Ferdinand Piotrowskipatient and Executive Director of ALMA, clarified that, despite the fact that no Argentines participated in the survey, they considered it pertinent to disseminate it “because the emotions that generate diseases like this one are universal and there are practically no differences between the sensations that a person experiences when faced with a diagnosis of leukemia in Argentina, in the United States, in Europe or anywhere in the world We know a lot about what happens to the body and bone marrow in a person with leukemia, but we do not discuss enough about the mental and emotional reality of the patients, that is why this survey is valuable”.

CLL is a slow-growing type of blood cancer in which the bone marrow produces a large number of lymphocytes, a type of white blood cell1. It tends to progress more slowly than other types of leukemia, and a significant proportion of patients do not develop symptoms for several years; that makes it frequent that the diagnosis is fortuitously reached in a routine check-up. This slow progress means that, in most patients who are diagnosed, they start with an approach called ‘watchful waiting’, through which the activity of the disease is frequently monitored, but no therapy is indicated at the moment.

The respondents reported experience a wide range of emotions ranging from anger and bitterness to optimism and gratitude. For those newly diagnosed CLL patients and/or whose medical professionals had indicated watchful waiting, they felt hopeful (41%) and optimistic (36%) and expressed hope for future treatment success and long-term prognosis. term. Others indicated that they felt anxious, not being able to know when they would need treatment again and not knowing what was coming next, highlighting the range and complexity of the emotions they experience. Once patients received treatment for the first time, many (42%) felt positive and reported being confident, satisfied, or reassured that the medication was working.

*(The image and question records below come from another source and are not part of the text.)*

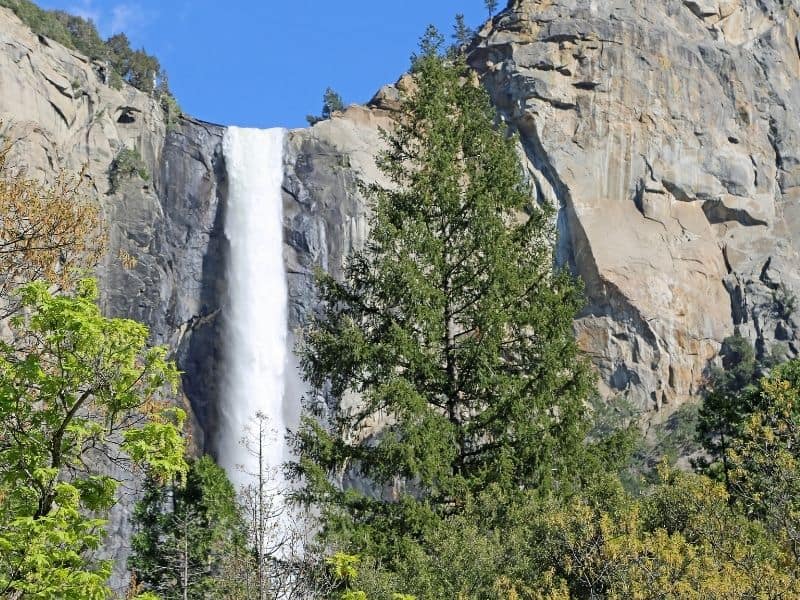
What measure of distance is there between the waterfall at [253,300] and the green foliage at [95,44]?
8.16 meters

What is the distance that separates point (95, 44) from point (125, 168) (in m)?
17.9

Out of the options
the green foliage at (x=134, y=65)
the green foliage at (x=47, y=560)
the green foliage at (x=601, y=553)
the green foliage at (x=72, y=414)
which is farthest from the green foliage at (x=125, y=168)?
the green foliage at (x=47, y=560)

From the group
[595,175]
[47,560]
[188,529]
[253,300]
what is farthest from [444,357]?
[595,175]

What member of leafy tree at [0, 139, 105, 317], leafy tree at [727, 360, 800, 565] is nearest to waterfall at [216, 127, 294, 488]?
leafy tree at [0, 139, 105, 317]

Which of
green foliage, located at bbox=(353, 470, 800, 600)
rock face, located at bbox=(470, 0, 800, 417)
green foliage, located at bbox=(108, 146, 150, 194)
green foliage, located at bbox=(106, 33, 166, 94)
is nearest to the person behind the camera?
green foliage, located at bbox=(353, 470, 800, 600)

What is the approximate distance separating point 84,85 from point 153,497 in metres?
28.4

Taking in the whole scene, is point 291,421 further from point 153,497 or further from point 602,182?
point 602,182

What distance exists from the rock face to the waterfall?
43.8ft

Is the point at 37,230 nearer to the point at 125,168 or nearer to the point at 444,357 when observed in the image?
the point at 444,357

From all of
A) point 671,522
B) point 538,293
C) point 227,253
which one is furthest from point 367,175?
point 671,522

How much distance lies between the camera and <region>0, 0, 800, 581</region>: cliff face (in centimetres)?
4862

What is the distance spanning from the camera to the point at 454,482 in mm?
15203

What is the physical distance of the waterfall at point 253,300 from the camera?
149ft

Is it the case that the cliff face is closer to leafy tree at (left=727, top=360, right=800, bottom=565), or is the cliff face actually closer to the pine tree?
the pine tree
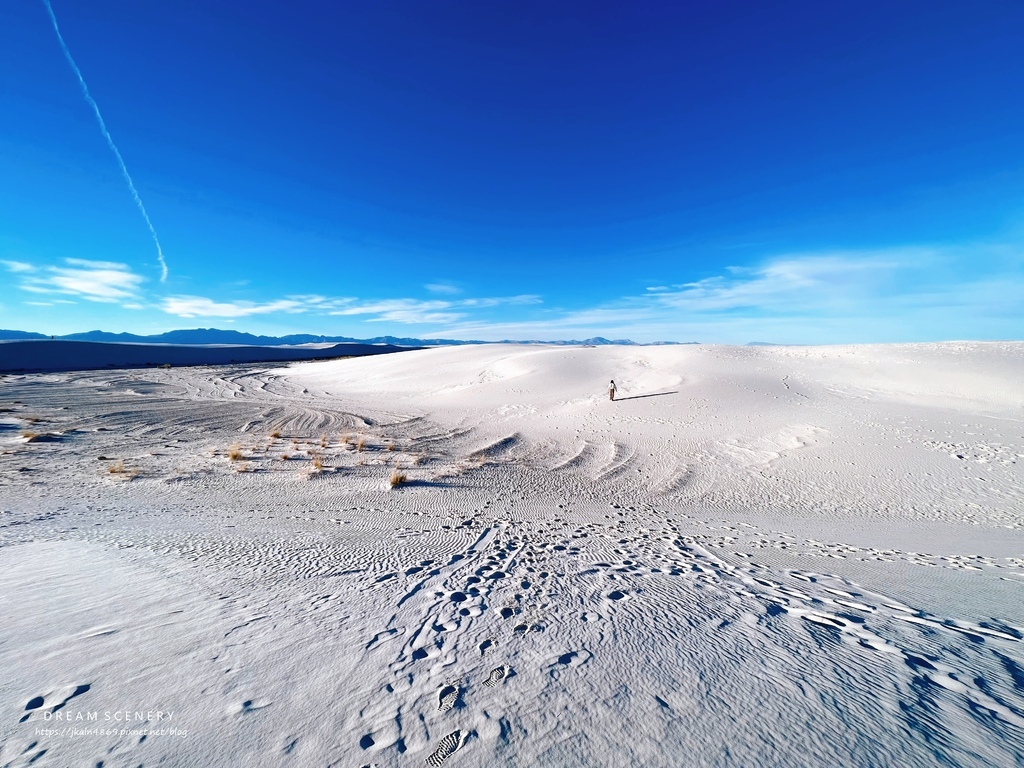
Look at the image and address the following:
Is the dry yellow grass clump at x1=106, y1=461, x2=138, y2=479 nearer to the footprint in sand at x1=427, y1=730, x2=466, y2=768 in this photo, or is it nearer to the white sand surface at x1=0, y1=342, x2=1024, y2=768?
the white sand surface at x1=0, y1=342, x2=1024, y2=768

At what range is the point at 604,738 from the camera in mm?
1885

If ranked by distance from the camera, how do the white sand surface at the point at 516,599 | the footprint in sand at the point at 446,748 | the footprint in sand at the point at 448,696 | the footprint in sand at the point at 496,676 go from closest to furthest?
the footprint in sand at the point at 446,748
the white sand surface at the point at 516,599
the footprint in sand at the point at 448,696
the footprint in sand at the point at 496,676

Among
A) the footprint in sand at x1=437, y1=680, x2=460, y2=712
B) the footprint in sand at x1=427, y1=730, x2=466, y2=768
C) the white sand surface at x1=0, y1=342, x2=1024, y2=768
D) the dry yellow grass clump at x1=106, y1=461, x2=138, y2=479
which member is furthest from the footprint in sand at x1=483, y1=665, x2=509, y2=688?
the dry yellow grass clump at x1=106, y1=461, x2=138, y2=479

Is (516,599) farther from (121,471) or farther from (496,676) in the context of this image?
(121,471)

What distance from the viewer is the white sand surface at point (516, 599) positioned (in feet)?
6.28

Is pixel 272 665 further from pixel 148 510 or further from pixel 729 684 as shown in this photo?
pixel 148 510

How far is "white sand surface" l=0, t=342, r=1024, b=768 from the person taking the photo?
75.3 inches

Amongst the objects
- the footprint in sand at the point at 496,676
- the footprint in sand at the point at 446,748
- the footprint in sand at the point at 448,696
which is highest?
the footprint in sand at the point at 446,748

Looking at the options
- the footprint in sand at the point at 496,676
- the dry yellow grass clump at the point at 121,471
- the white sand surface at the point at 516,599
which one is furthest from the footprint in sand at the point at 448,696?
the dry yellow grass clump at the point at 121,471

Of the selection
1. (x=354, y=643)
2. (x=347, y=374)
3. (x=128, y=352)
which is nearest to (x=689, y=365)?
(x=354, y=643)

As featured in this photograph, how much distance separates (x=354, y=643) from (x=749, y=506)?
20.5 feet

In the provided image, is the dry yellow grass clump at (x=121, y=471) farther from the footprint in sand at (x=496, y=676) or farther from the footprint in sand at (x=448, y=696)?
the footprint in sand at (x=496, y=676)

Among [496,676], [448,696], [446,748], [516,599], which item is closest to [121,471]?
[516,599]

“These results reflect the emotional roller coaster that one experiences in the face of cancer. Many times, conflicting emotions are experienced in the same day. The important thing, as a patient, is to know yourself, to begin to identify which situations greatly alter your own state of mind in order to learning to manage our emotions”, they expressed from ALMA. “Ideally, patients should treat a disease such as CLL with emotional support. The results of this survey show the need to generate and strengthen a bond of healthy trust where dialogue between the patient and their health professional can flow. We must promote the space to talk about the stage of the disease in which the patient is, the factors that impact the prognosis of results, the therapeutic objectives that we pursue with the different treatment options available; but more importantly, we must be able to listen to how this resonates with the patient and thus be able to understand their expectations, limit anguish and uncertainty, and agree on the next steps,” explained Dr. Rosario Custidiano, hematologist at the Hematology and Hematopoietic Transplant Service of the Alexander Fleming Institute.

The importance of the patient’s emotional well-being, according to doctors

9 out of 10 treating physicians surveyed argued that the emotional well-being of the patient influences their adherence to treatment and their ability to cope with what they are going through, but also how their body responds to treatment.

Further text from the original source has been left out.